- _REQUIRED TASK_
Restate the full set of records exactly, word for word.

- _Entries on spatial positioning_
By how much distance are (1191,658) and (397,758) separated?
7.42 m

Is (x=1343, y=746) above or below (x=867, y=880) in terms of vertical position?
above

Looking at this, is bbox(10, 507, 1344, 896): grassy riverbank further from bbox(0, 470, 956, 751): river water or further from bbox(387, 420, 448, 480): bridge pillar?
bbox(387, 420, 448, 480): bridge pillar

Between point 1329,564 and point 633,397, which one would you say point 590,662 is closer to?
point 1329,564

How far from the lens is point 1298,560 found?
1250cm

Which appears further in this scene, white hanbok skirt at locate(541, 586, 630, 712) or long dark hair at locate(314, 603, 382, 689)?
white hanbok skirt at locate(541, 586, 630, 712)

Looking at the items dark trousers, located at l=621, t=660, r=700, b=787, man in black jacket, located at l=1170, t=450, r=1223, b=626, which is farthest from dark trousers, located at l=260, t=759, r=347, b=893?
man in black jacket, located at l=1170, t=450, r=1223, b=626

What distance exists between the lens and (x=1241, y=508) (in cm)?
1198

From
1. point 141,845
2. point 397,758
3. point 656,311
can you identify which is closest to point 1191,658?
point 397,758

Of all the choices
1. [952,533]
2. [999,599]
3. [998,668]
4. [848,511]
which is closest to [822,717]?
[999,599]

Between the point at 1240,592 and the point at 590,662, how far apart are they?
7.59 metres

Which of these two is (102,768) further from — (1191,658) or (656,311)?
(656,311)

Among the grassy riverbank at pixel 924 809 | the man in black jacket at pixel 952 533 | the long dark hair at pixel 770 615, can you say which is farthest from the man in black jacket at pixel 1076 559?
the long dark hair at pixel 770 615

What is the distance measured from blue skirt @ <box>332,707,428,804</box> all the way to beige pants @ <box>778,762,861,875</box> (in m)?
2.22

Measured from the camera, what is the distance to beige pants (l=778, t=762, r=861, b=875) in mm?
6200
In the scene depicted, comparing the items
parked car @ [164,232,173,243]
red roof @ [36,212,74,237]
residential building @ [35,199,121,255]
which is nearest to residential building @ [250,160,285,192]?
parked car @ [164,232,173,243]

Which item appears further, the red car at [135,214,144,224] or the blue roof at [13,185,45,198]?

- _RESPONSE TO THIS TASK_
By how much distance are (1191,658) and (397,758) separated?
7.42 m

Is (x=1343, y=746) above or below (x=867, y=880) in terms of vertical position?
above

Looking at this, is bbox(10, 507, 1344, 896): grassy riverbank further from bbox(0, 470, 956, 751): river water or further from bbox(387, 420, 448, 480): bridge pillar?
bbox(387, 420, 448, 480): bridge pillar

Between point 1329,564 and point 633,397, which one would you say point 590,662 is closer to?
point 1329,564

How far from the lens is point 1298,560 found?
1250cm

Which appears further in this scene, white hanbok skirt at locate(541, 586, 630, 712) or long dark hair at locate(314, 603, 382, 689)?
white hanbok skirt at locate(541, 586, 630, 712)

Looking at the items dark trousers, located at l=621, t=660, r=700, b=787, man in black jacket, located at l=1170, t=450, r=1223, b=626, which is farthest from dark trousers, located at l=260, t=759, r=347, b=893?
man in black jacket, located at l=1170, t=450, r=1223, b=626

What distance exists between the lens and (x=1241, y=508) (in cm)?
1198

From
1. point 141,845
2. point 397,758
3. point 656,311
can you identify which is closest to point 1191,658?
point 397,758

Of all the choices
1. [952,533]
2. [999,599]
3. [998,668]
4. [848,511]
which is closest to [822,717]?
[999,599]

Between the point at 1240,592 and the point at 590,662, how far apart are they?
7.59 metres

Which of these two is (102,768) further from — (1191,658) or (656,311)?
(656,311)

Among the grassy riverbank at pixel 924 809 | the man in black jacket at pixel 952 533 | the long dark hair at pixel 770 615, can you say which is farthest from the man in black jacket at pixel 1076 559?
the long dark hair at pixel 770 615

What is the distance measured from blue skirt @ <box>332,707,428,804</box> all the way to beige pants @ <box>778,762,861,875</box> (in m)?
2.22

Measured from the camera, what is the distance to beige pants (l=778, t=762, r=861, b=875) in mm?
6200
In the scene depicted, comparing the items
parked car @ [164,232,173,243]
red roof @ [36,212,74,237]
residential building @ [35,199,121,255]
which is nearest to residential building @ [250,160,285,192]?
parked car @ [164,232,173,243]

Which item appears further, the red car at [135,214,144,224] or the blue roof at [13,185,45,198]?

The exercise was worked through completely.